The default sample type for schema-free exploration. Provides both attribute and dict-style access:

ds = load_dataset("data.tar", split="train")

for sample in ds.ordered():
    # Dict-style access
    print(sample["field_name"])

    # Attribute access
    print(sample.field_name)

    # Introspection
    print(sample.keys())
    print(sample.to_dict())

PackableSample#

Base class for typed, serializable samples. Fields annotated as NDArray are automatically handled:

@atdata.packable
class MySample:
    array_field: NDArray      # Automatically serialized
    optional_array: NDArray | None
    regular_field: str

Every @packable class automatically registers a lens from DictSample, enabling seamless conversion via .as_type().

Lens#

Bidirectional transformations with getter/putter semantics:

@atdata.lens
def my_lens(source: SourceType) -> ViewType:
    # Transform source -> view
    return ViewType(...)

@my_lens.putter
def my_lens_put(view: ViewType, source: SourceType) -> SourceType:
    # Transform view -> source
    return SourceType(...)

Data Sources#

Datasets support multiple backends via the DataSource protocol:

# String URLs (most common) - automatically wrapped in URLSource
dataset = atdata.Dataset[ImageSample]("data-{000000..000009}.tar")

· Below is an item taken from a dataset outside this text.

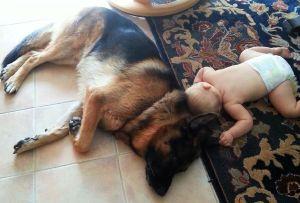 german-shepherd-male-babysitting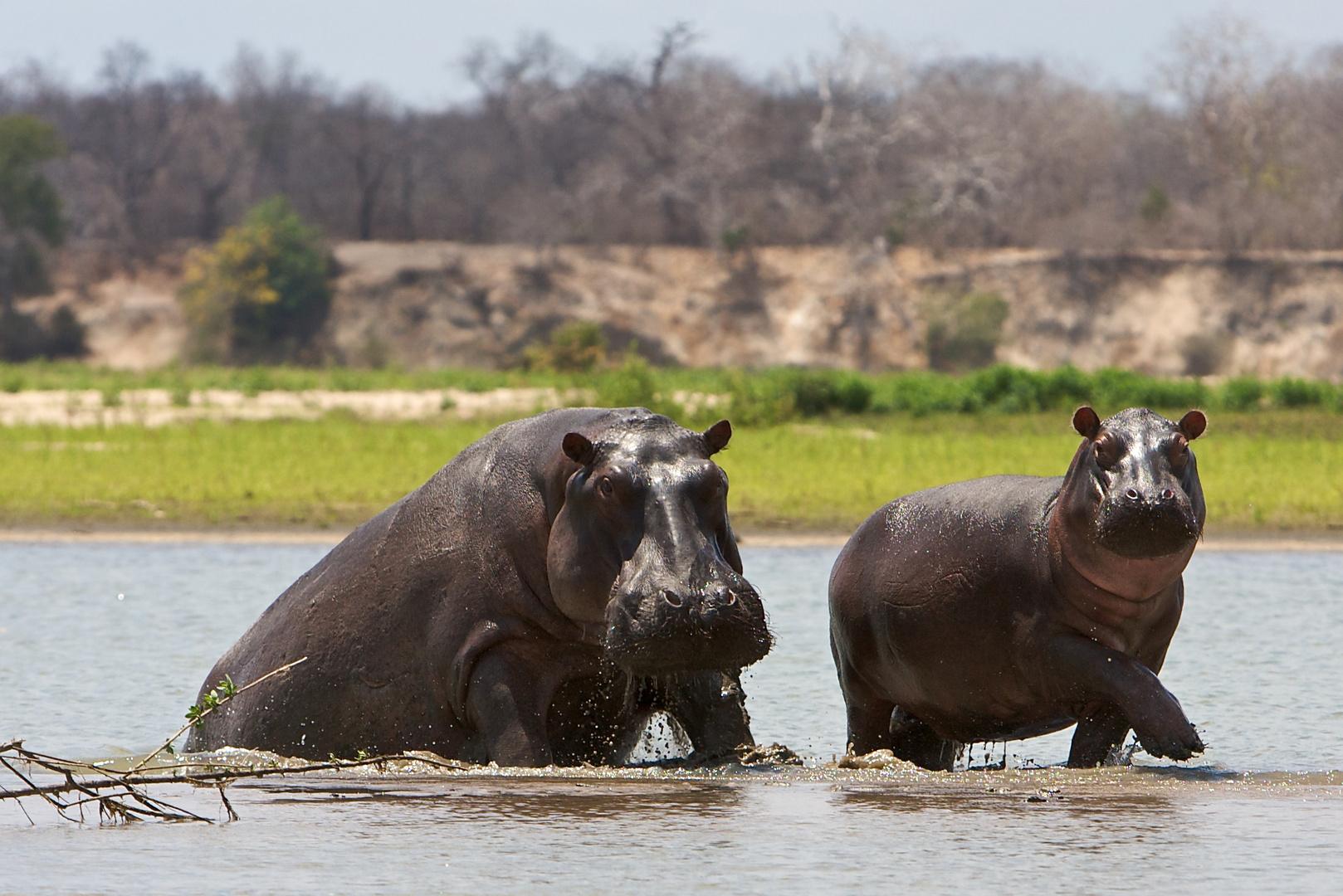 Flußpferde im Selous NP / Tansania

# S3 with authentication (private buckets, Cloudflare R2, MinIO)
source = atdata.S3Source(
    bucket="my-bucket",
    keys=["data-000000.tar", "data-000001.tar"],
    endpoint="https://my-account.r2.cloudflarestorage.com",
    access_key="...",
    secret_key="...",
)
dataset = atdata.Dataset[ImageSample](source)

Dataset URLs#

Uses WebDataset brace expansion for sharded datasets:

  • Single file: "data/dataset-000000.tar"
  • Multiple shards: "data/dataset-{000000..000099}.tar"
  • Multiple patterns: "data/{train,val}/dataset-{000000..000009}.tar"

HuggingFace-style API#

Load datasets with a familiar interface:

from atdata import load_dataset

# Load without type for exploration (returns Dataset[DictSample])
ds = load_dataset("./data/train-*.tar", split="train")

# Load with explicit type
ds = load_dataset("./data/train-*.tar", ImageSample, split="train")

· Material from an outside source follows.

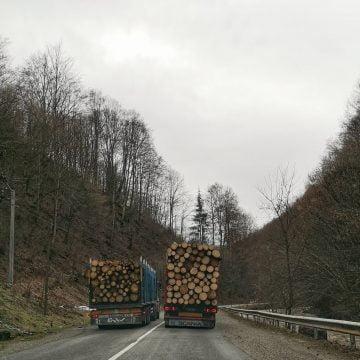 FOTO: Un camion încărcat cu lemne depășește, pe linie continuă și în curbă, pe un altul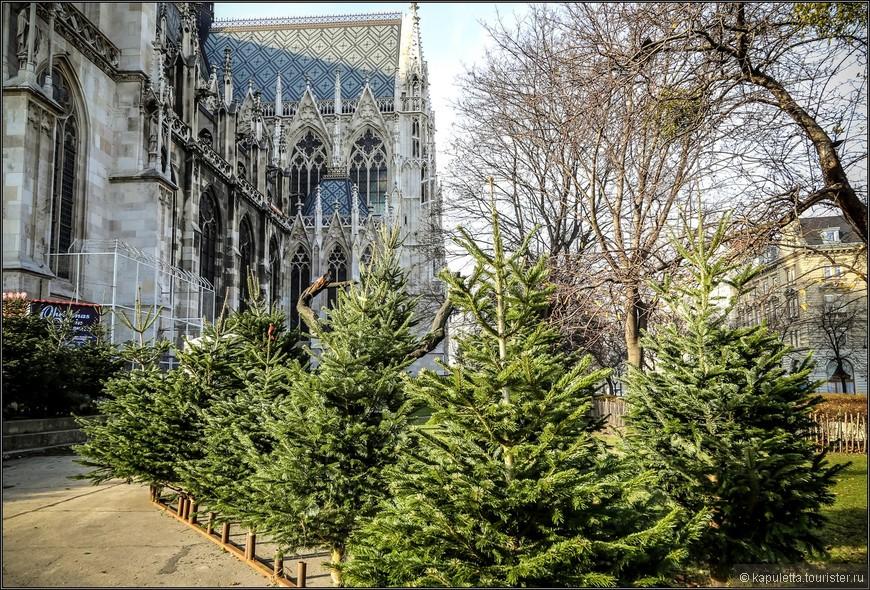 Изначально церковь планировалось построить на площадке у замка Бельведер. Однако от этой идеи отказались из-за далекого расположения замка.  Церковь была одним из первых зданий, построенных на Рингштрассе. Она находится не на самом бульваре, а на площади, которая была названа Максимилиансплац, в честь Фердинанда Максимилиана. Потом площадь получила имя Рузвельта.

# Load from S3 with brace notation
ds = load_dataset("s3://bucket/data-{000000..000099}.tar", ImageSample, split="train")

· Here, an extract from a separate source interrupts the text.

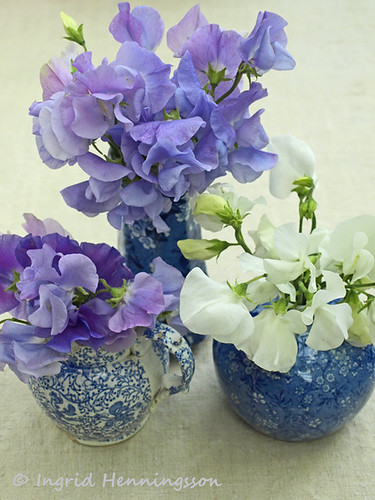 Purple and White Sweet Peas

# Load all splits (returns DatasetDict)
ds_dict = load_dataset("./data", ImageSample)
train_ds = ds_dict["train"]
test_ds = ds_dict["test"]

# Convert DictSample to typed schema
ds = load_dataset("./data/train.tar", split="train").as_type(ImageSample)

Development#

Setup#

# Install uv if not already available
python -m pip install uv

# Install dependencies
uv sync

Testing#

# Run all tests with coverage
uv run pytest

# Run specific test file
uv run pytest tests/test_dataset.py

# Run single test
uv run pytest tests/test_lens.py::test_lens

Building#

uv build

Contributing#

Contributions are welcome! This project is in beta, so the API may still evolve.

License#

This project is licensed under the Mozilla Public License 2.0. See LICENSE for details.